# EXTRACTED INFORMATION
---

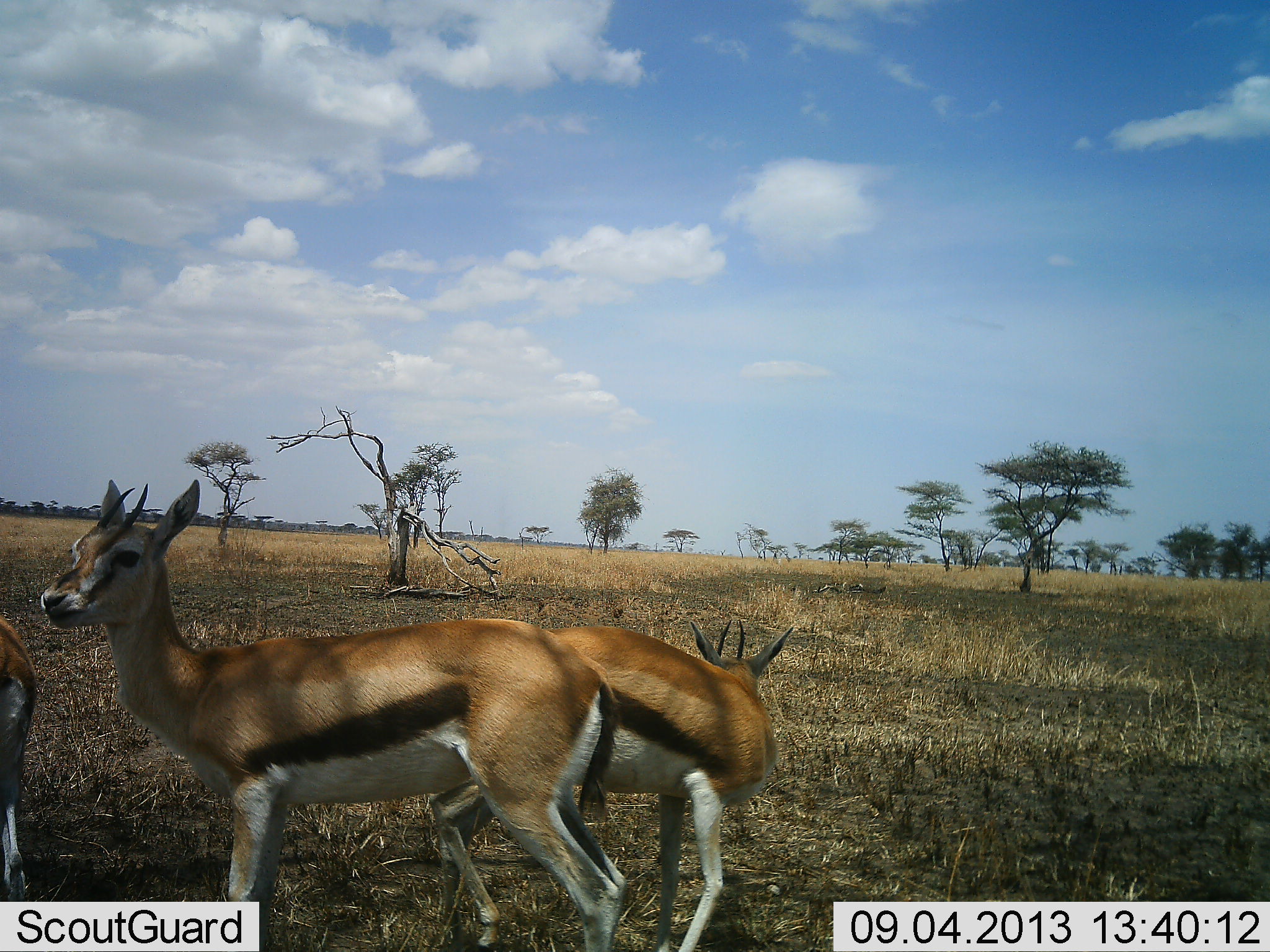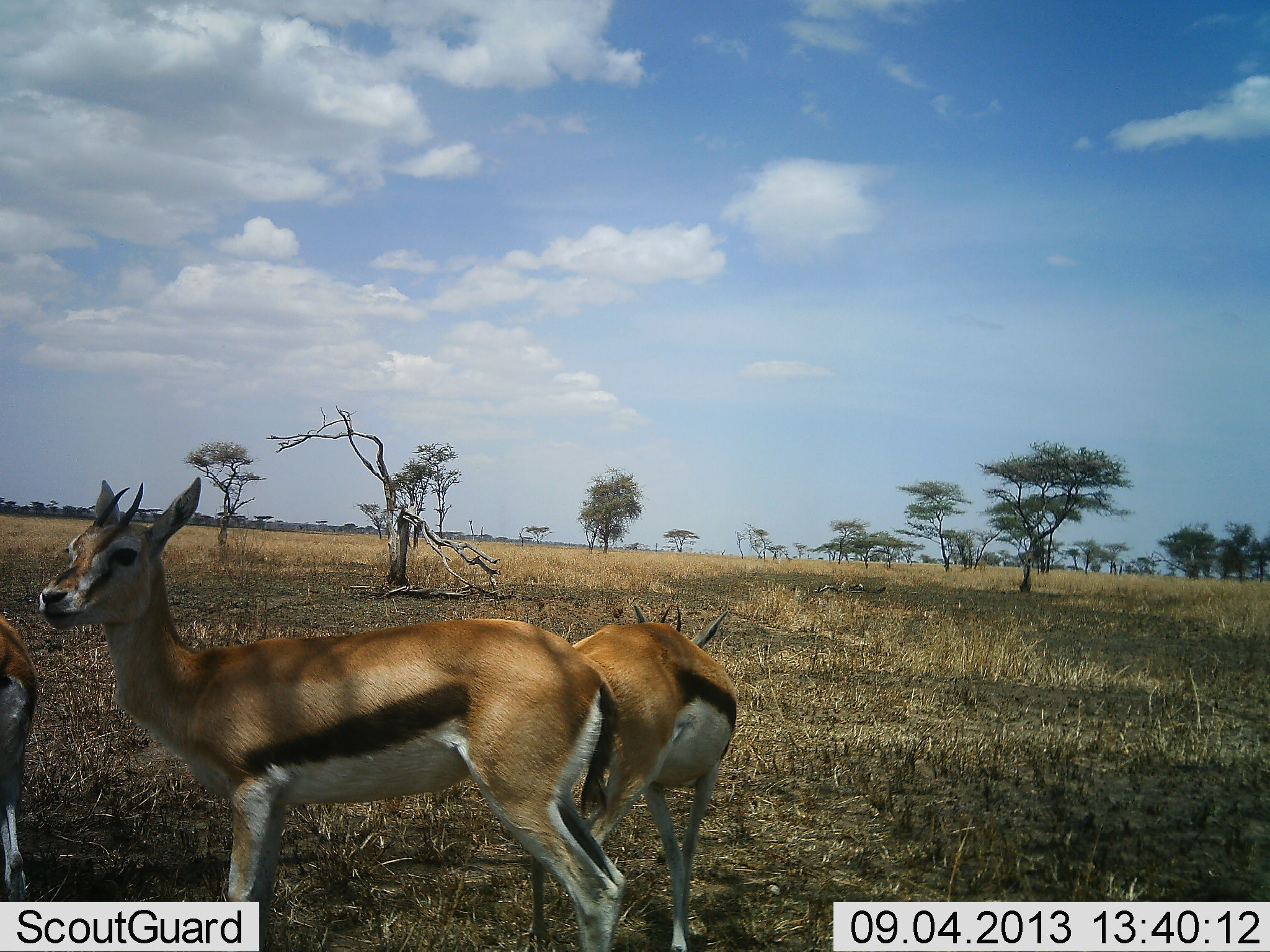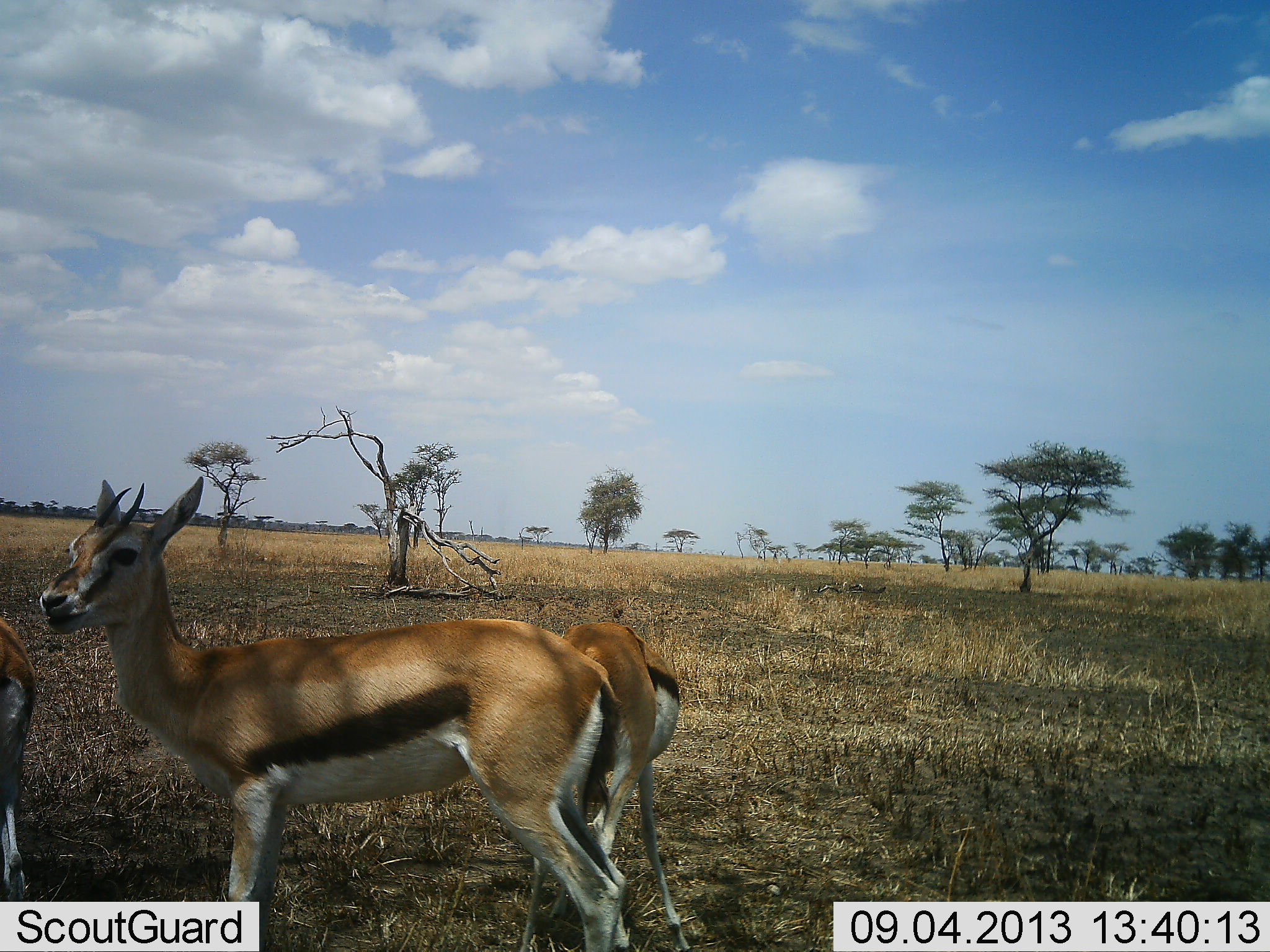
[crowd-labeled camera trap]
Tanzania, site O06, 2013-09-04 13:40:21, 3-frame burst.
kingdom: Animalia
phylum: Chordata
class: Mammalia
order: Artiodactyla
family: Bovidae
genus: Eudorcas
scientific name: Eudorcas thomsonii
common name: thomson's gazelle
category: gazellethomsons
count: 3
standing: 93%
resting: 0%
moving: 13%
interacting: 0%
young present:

---

# ABOUT THIS EXERCISE
Could the listing above be printed again in full, with every picture omitted?

# SOLUTION FOR THIS TASK
[crowd-labeled camera trap]
Tanzania, site O06, 2013-09-04 13:40:21, 3-frame burst.
kingdom: Animalia
phylum: Chordata
class: Mammalia
order: Artiodactyla
family: Bovidae
genus: Eudorcas
scientific name: Eudorcas thomsonii
common name: thomson's gazelle
category: gazellethomsons
count: 3
standing: 93%
resting: 0%
moving: 13%
interacting: 0%
young present:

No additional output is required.